Survey: Consultation on the MULTI-ACT Patient Engagement Strategy

[Andy]

This was highlighted in the December Invest in ME newsletter.

Welcome to the MULTI-ACT Patient Engagement Survey
MULTI-ACT is a 3-year European project started in 2018 that aims to develop brand new tools to foster the true engagement of all stakeholders in Health Research and Innovation and maximize the impact and effectiveness of patient engagement. Engaging patients in scientific research can really make a difference, providing relevant information and helping to integrate the scientific perspective with patient’s experience of the disease. To do this, it is important to create the ideal conditions for this partnership. The MULTI-ACT project proposes the Multi-Stakeholder Research Initiatives (MSRIs) to use an Engagement Coordination Team to activate a strong collaboration among different stakeholders.

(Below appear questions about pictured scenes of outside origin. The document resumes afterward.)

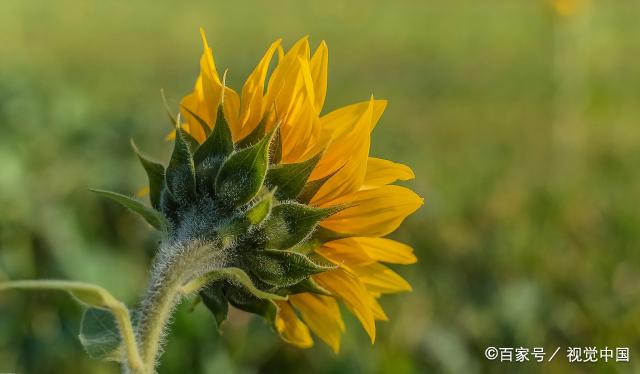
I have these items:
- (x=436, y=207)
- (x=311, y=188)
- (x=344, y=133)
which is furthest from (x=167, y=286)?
(x=436, y=207)

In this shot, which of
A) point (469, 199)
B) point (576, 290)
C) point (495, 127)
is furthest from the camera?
point (495, 127)

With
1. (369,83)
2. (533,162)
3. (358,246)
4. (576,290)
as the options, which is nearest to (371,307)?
(358,246)

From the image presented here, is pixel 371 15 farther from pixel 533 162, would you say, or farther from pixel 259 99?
pixel 259 99

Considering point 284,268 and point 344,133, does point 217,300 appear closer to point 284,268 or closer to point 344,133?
point 284,268

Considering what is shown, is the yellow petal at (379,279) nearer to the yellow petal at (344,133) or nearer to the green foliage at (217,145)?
the yellow petal at (344,133)

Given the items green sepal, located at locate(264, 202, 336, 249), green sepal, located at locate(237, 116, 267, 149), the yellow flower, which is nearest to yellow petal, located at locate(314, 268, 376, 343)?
the yellow flower

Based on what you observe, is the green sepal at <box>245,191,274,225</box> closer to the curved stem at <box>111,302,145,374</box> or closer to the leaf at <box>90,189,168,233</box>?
the leaf at <box>90,189,168,233</box>
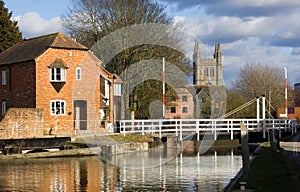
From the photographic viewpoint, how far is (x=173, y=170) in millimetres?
25594

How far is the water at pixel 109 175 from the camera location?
19.9m

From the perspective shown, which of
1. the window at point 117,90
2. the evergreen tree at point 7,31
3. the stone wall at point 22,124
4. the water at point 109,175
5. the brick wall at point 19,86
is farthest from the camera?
the evergreen tree at point 7,31

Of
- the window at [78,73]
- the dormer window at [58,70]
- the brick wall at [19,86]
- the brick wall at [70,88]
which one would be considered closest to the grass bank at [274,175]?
the brick wall at [70,88]

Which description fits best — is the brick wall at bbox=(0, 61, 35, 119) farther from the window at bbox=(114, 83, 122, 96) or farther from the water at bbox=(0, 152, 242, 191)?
the window at bbox=(114, 83, 122, 96)

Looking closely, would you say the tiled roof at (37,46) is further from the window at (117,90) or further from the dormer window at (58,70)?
the window at (117,90)

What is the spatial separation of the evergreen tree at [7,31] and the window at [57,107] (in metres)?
18.7

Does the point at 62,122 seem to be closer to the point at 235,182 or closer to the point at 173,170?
the point at 173,170

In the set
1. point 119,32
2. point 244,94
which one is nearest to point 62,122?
point 119,32

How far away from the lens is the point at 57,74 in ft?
132

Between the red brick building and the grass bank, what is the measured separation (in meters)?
20.2

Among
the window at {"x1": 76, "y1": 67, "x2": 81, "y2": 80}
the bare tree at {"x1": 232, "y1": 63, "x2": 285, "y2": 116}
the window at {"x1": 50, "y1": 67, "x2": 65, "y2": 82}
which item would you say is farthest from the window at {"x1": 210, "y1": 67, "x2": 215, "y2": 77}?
the window at {"x1": 50, "y1": 67, "x2": 65, "y2": 82}

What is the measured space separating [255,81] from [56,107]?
34.7m

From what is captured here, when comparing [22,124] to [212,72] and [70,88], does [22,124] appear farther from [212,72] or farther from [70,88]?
[212,72]

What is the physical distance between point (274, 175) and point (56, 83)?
25.1 meters
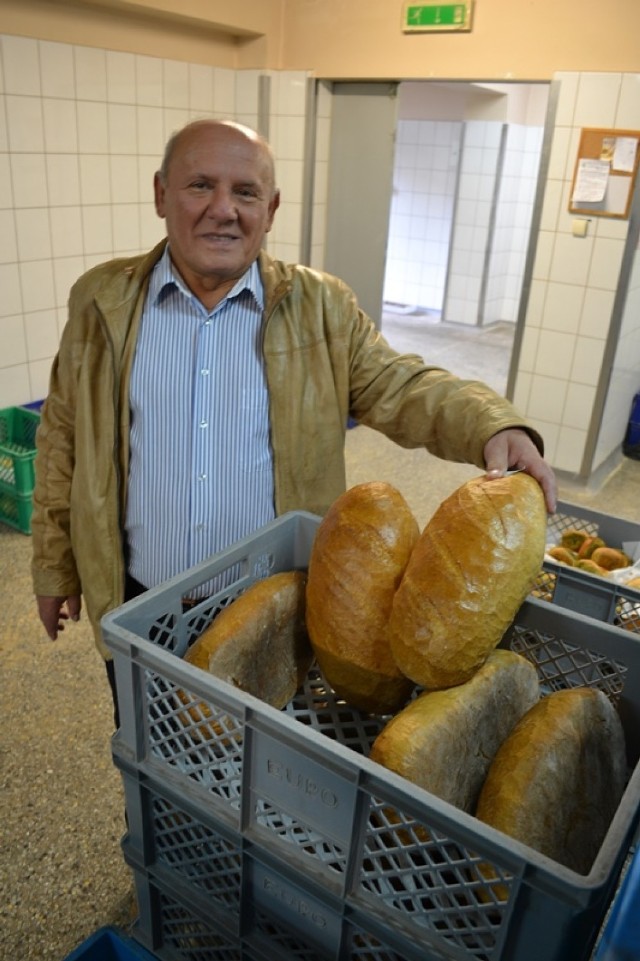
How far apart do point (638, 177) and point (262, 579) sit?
3.26 metres

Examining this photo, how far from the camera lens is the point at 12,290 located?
11.1 ft

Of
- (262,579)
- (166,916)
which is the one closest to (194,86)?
(262,579)

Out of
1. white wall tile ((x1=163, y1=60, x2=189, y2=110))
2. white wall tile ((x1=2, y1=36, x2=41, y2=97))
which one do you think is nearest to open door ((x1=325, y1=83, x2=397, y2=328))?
white wall tile ((x1=163, y1=60, x2=189, y2=110))

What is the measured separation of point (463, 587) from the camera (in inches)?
27.9

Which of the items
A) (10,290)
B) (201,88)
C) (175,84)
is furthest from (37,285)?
(201,88)

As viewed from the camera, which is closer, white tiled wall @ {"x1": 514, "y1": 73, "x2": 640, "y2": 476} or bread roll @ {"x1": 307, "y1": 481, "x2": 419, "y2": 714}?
bread roll @ {"x1": 307, "y1": 481, "x2": 419, "y2": 714}

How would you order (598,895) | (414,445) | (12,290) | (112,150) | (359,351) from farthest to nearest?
(112,150), (12,290), (359,351), (414,445), (598,895)

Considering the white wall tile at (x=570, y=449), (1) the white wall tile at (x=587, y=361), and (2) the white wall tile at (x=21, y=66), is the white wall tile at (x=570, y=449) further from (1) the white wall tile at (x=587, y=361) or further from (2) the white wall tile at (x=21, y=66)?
(2) the white wall tile at (x=21, y=66)

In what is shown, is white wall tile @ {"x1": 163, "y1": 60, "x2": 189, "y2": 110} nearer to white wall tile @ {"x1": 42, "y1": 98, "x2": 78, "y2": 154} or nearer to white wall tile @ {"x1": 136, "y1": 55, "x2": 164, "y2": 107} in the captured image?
white wall tile @ {"x1": 136, "y1": 55, "x2": 164, "y2": 107}

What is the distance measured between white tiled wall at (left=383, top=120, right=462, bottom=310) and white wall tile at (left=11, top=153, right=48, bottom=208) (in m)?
4.53

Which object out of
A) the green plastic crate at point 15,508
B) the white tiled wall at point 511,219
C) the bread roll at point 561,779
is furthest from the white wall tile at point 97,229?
the white tiled wall at point 511,219

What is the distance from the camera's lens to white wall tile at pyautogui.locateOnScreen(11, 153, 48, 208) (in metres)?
3.24

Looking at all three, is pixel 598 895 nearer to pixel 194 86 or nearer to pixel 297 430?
pixel 297 430

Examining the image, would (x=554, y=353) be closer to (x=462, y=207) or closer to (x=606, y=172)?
(x=606, y=172)
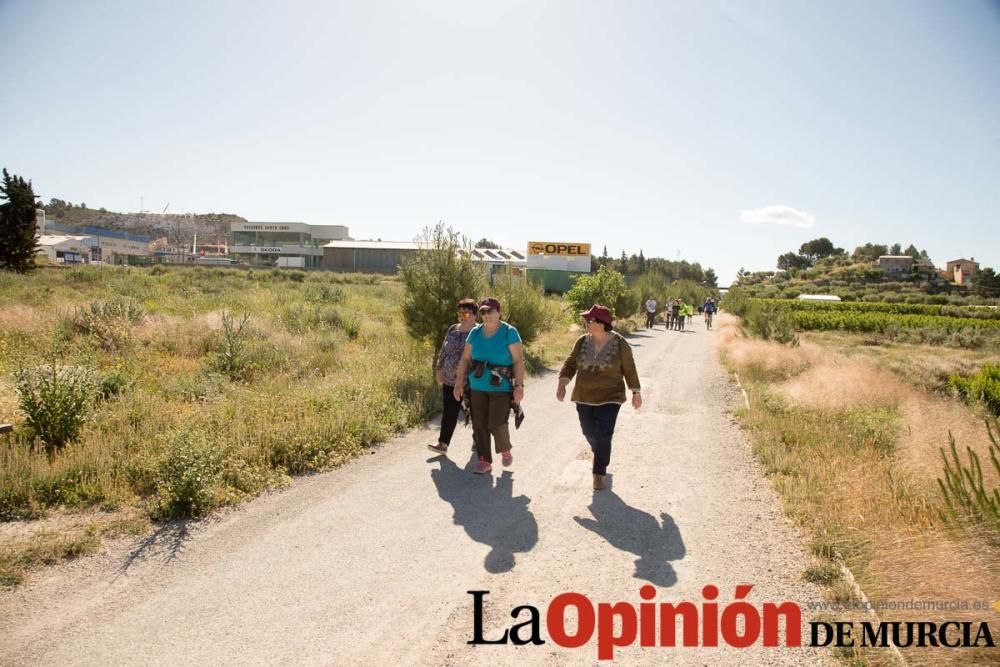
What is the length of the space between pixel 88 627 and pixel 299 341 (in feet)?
34.5

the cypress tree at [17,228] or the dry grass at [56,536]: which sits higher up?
the cypress tree at [17,228]

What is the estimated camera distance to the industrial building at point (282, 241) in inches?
3772

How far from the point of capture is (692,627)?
140 inches

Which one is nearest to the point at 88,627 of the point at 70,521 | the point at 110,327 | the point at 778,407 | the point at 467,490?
the point at 70,521

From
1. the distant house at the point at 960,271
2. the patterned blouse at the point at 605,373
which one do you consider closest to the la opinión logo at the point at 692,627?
the patterned blouse at the point at 605,373

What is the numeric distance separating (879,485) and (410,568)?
4.63 m

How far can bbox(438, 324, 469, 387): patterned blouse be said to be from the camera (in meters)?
7.19

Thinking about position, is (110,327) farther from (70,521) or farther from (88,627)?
(88,627)

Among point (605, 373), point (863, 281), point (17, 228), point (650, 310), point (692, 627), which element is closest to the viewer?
point (692, 627)

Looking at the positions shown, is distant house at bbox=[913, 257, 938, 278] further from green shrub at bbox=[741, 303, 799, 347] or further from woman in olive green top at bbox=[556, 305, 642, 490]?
woman in olive green top at bbox=[556, 305, 642, 490]

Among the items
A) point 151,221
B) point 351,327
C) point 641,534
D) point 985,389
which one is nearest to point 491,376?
point 641,534

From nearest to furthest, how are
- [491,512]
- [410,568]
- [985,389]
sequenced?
[410,568] → [491,512] → [985,389]

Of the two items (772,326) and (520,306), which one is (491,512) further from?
(772,326)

This requires innovative strategies, specific skills, as well as methods and measurement systems to assess the effectiveness of multi-stakeholder initiatives throughout the research process.

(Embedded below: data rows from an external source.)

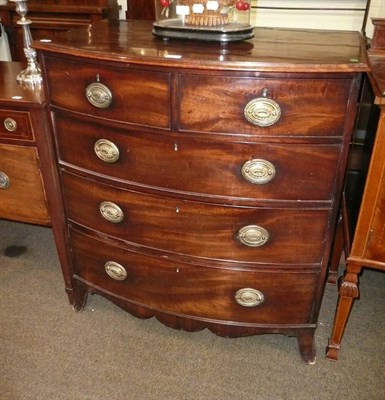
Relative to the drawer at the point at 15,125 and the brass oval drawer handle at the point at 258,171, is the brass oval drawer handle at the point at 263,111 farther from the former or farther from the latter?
the drawer at the point at 15,125

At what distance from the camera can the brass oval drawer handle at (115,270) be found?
1.49m

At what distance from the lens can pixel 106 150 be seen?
1264mm

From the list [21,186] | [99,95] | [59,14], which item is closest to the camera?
[99,95]

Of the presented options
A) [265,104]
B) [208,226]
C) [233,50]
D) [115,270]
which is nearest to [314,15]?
[233,50]

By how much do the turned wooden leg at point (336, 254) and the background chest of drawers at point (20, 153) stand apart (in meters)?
1.15

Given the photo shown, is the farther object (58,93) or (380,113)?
(58,93)

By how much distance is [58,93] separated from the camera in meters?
1.26

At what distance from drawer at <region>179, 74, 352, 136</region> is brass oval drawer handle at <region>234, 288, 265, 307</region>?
0.53 m

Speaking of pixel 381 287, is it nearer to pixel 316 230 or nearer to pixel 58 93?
pixel 316 230

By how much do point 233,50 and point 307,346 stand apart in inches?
39.6

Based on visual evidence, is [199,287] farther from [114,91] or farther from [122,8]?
[122,8]

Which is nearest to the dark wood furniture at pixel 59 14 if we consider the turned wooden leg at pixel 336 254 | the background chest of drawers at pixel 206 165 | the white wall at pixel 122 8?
the white wall at pixel 122 8

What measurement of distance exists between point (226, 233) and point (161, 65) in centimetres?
51

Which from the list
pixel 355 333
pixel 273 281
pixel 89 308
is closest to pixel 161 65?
pixel 273 281
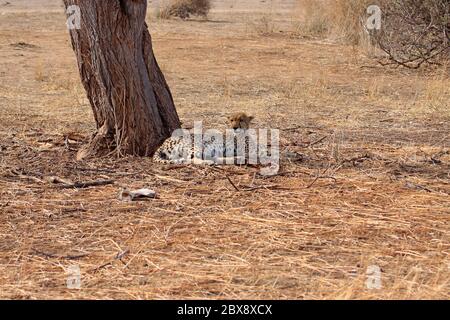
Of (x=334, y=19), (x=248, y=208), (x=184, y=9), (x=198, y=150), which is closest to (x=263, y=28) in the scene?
(x=334, y=19)

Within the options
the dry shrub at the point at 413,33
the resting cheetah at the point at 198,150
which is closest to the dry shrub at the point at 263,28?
the dry shrub at the point at 413,33

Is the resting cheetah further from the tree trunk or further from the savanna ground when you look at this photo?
the tree trunk

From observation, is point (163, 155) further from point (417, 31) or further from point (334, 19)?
point (334, 19)

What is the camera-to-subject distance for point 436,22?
14.6m

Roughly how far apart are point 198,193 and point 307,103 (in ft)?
18.4

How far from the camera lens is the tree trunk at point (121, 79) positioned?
Result: 7.24 metres

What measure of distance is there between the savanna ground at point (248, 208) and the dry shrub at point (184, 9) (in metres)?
13.4

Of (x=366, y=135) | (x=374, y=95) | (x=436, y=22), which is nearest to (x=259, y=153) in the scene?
(x=366, y=135)

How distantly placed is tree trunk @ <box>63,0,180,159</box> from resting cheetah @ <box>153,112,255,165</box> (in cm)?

With this survey we intend to consolidate the vision and include your contribution in the final guidelines.

https://www.surveymonkey.com/r/87GSGGY

 

[rvallee]

The survey is pretty demanding to fill in and cannot save progress so keep that in mind before going in.

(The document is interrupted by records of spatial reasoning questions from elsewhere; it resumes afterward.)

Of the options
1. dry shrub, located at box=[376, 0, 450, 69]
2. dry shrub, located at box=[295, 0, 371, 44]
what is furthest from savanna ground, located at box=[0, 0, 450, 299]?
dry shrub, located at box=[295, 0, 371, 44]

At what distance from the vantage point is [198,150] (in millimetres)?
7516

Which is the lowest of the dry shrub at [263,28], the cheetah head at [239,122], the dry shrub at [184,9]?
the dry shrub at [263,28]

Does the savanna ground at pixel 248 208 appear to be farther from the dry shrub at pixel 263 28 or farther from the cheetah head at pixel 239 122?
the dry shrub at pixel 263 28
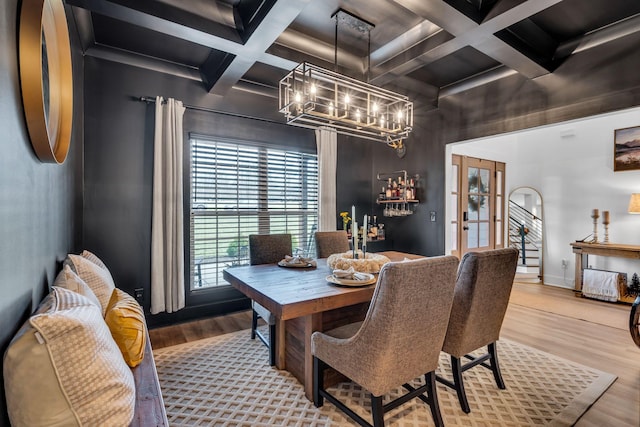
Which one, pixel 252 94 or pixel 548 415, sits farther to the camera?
pixel 252 94

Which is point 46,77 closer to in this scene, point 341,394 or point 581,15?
point 341,394

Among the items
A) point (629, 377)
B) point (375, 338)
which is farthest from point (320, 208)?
point (629, 377)

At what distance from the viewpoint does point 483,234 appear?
530 centimetres

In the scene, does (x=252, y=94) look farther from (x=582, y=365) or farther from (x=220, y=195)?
(x=582, y=365)

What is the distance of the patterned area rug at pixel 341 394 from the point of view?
6.06 ft

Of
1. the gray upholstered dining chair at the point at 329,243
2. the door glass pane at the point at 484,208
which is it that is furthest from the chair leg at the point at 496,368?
the door glass pane at the point at 484,208

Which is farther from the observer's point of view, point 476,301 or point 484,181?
point 484,181

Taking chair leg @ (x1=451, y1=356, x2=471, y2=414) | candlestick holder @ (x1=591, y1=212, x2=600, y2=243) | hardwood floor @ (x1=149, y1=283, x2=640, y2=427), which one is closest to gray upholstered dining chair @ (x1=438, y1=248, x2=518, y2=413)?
chair leg @ (x1=451, y1=356, x2=471, y2=414)

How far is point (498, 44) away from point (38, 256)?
3393 millimetres

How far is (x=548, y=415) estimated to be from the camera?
187 cm

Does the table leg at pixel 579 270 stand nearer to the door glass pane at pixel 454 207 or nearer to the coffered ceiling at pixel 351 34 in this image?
the door glass pane at pixel 454 207

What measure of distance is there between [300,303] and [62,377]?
1.02 metres

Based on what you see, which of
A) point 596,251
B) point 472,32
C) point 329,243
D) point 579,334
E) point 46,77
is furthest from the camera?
point 596,251

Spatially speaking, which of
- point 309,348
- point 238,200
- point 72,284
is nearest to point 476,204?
point 238,200
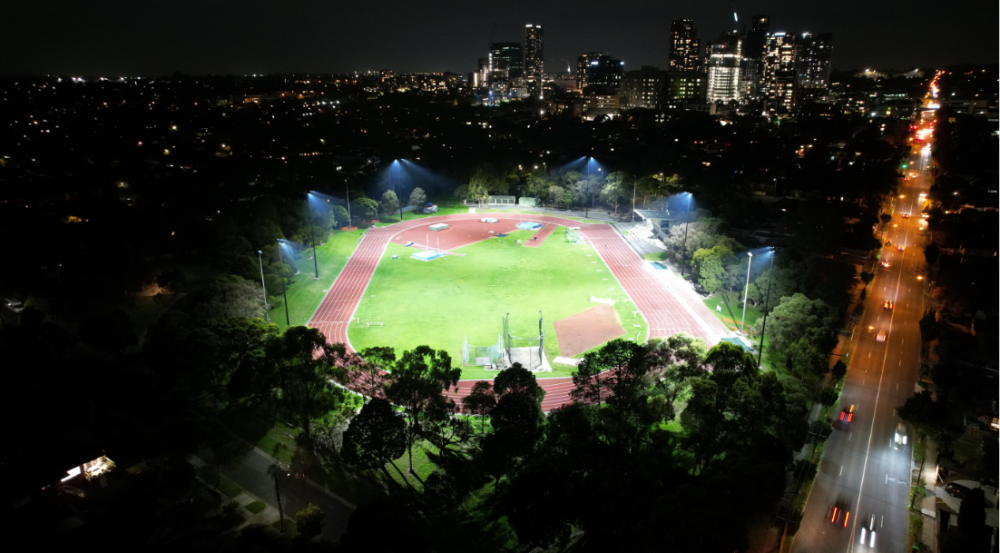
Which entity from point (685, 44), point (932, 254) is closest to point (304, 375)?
point (932, 254)

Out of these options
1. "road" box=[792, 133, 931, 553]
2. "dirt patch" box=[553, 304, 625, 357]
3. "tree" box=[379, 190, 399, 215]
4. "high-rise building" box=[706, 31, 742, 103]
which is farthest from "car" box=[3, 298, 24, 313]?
"high-rise building" box=[706, 31, 742, 103]

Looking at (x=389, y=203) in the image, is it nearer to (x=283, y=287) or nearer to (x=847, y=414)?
(x=283, y=287)

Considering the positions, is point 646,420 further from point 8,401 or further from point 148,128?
point 148,128

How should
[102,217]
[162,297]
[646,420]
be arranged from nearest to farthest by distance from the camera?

Still, it provides a few areas to provide freeform comments, including one at the end for extended comments.

Here's mine, trying to steer the conversation towards acknowledging past failures, and learning lessons from those, as a good way forward:

There are diseases, e.g. ME/CFS, where the current clinical and research priorities have been created in direct contradiction and bullied through against explicit, and well-informed, objections of nearly the entire patient community and subject-matter experts. In those diseases patient input has been maligned and rejected with extreme prejudice, which explains the total lack of progress, even regression in this case.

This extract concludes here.